What you should do |
Can you reproduce the text of every item below word for word, leaving the pictures out?

(Text data in caption style)
↓

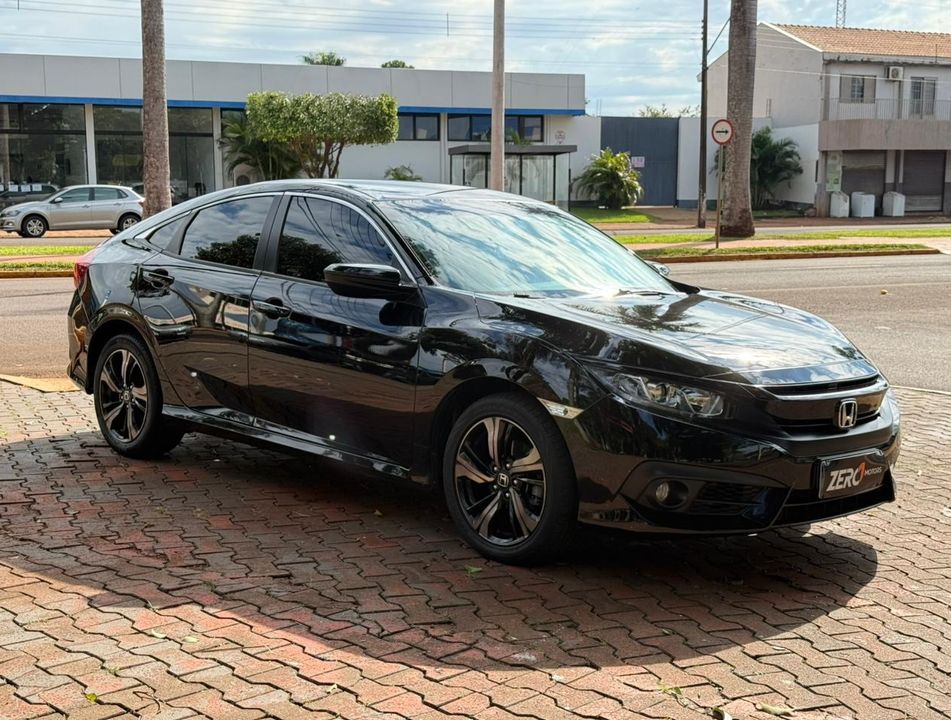 Honda Civic Sedan Sport 2.0 Flex 16V Automático 4P - foto 2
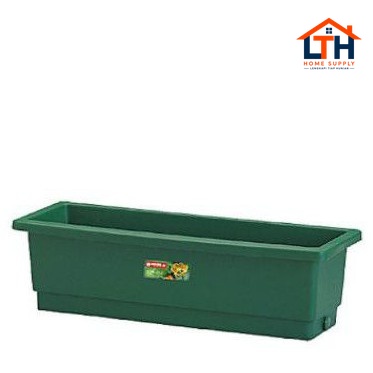 POT BUNGA SEGI PANJANG (Size L) -LION STAR FP-11 RECTANGULAR POT LARGE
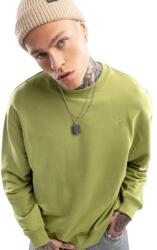 SIROKO Férfi Crew neck pulóver Lifestyle SIROKO Tree XS zöld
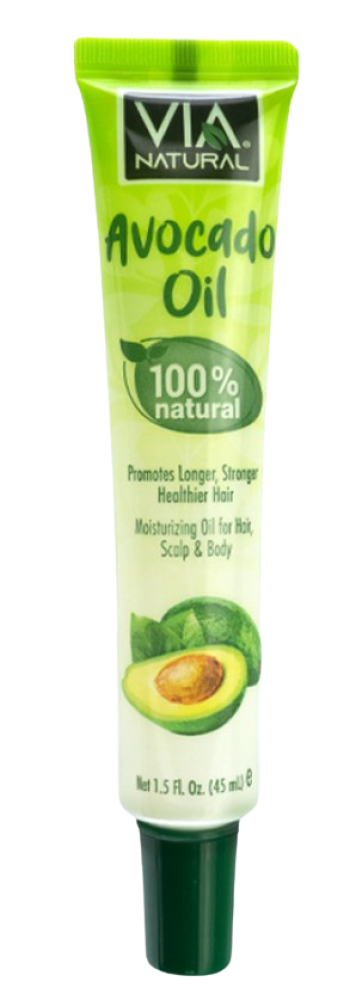 Via Natural Avocado Oil Tube 45ml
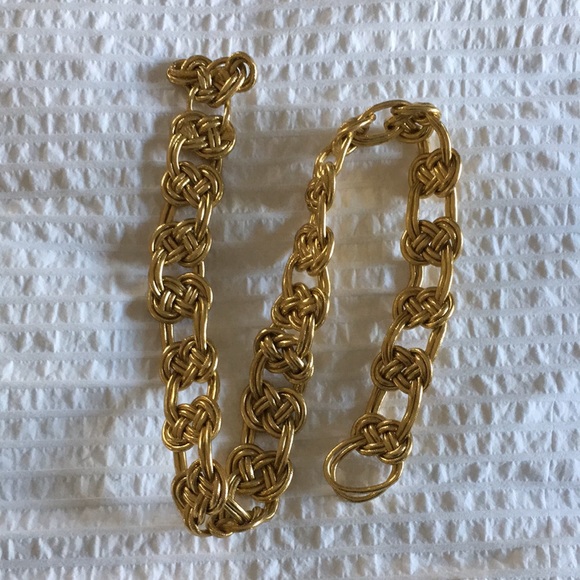 Vintage Gold Belt - Picture 6 of 6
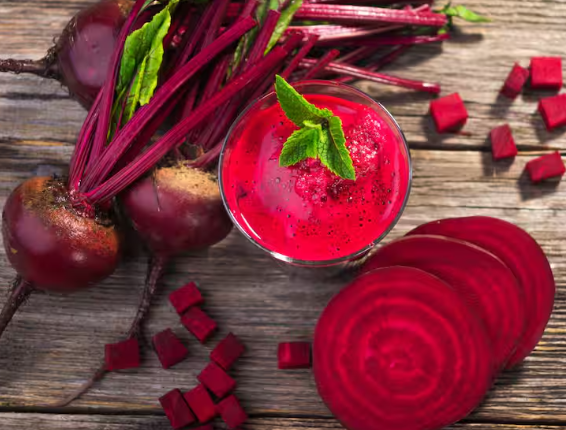 6 lợi ích bất ngờ khi uống nước ép củ dền đều đặn trong 30 ngày
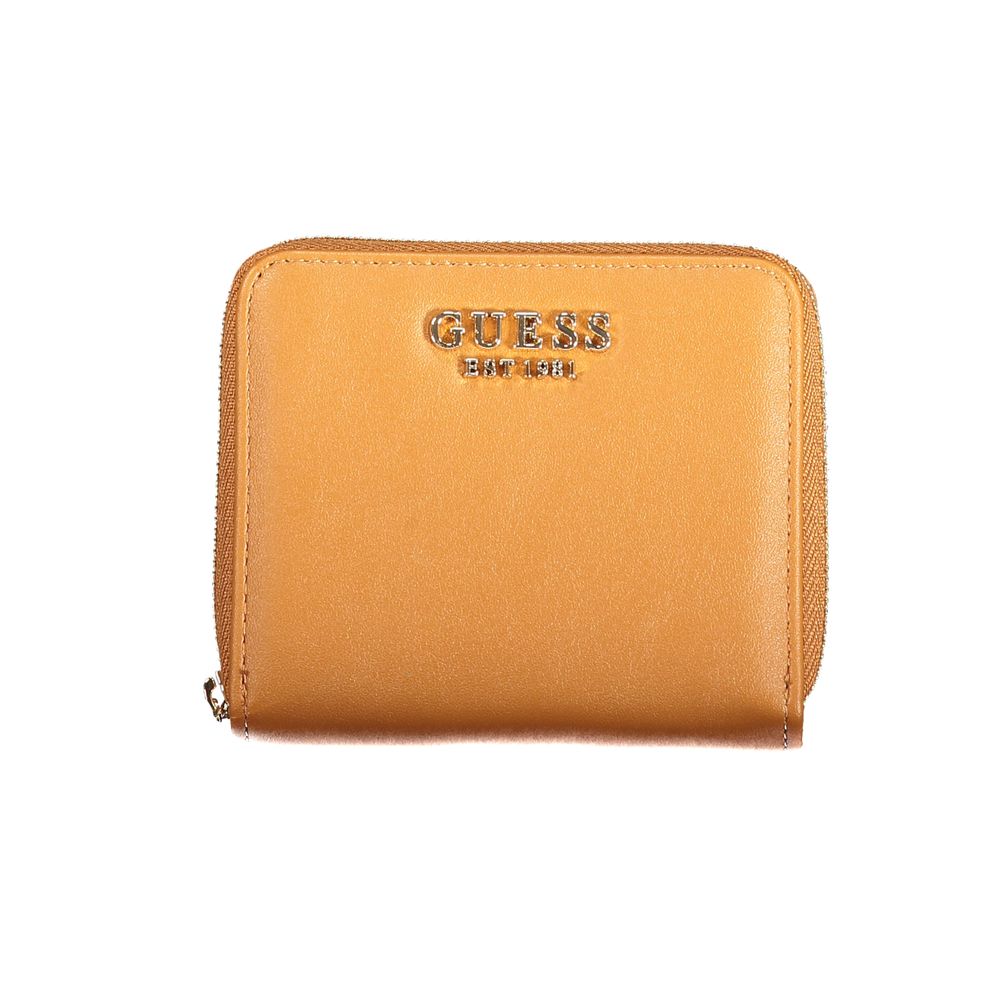 Guess Jeans Brown Polyethylene Women Wallet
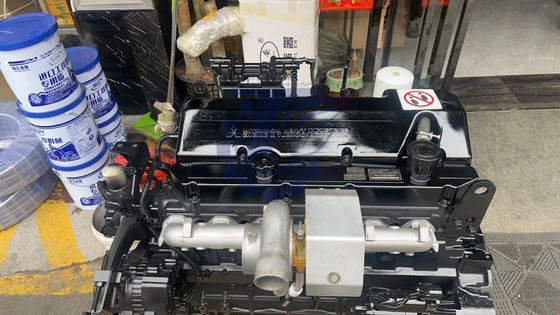 MITSUBISHI D06FRC-TAA dla SANY SY245 SY265C Części koparki silnik Zgromadzenie silnika wysokoprężnego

↑

Answer to the problem |
 Honda Civic Sedan Sport 2.0 Flex 16V Automático 4P - foto 2
 POT BUNGA SEGI PANJANG (Size L) -LION STAR FP-11 RECTANGULAR POT LARGE
 SIROKO Férfi Crew neck pulóver Lifestyle SIROKO Tree XS zöld
 Via Natural Avocado Oil Tube 45ml
 Vintage Gold Belt - Picture 6 of 6
 6 lợi ích bất ngờ khi uống nước ép củ dền đều đặn trong 30 ngày
 Guess Jeans Brown Polyethylene Women Wallet
 MITSUBISHI D06FRC-TAA dla SANY SY245 SY265C Części koparki silnik Zgromadzenie silnika wysokoprężnego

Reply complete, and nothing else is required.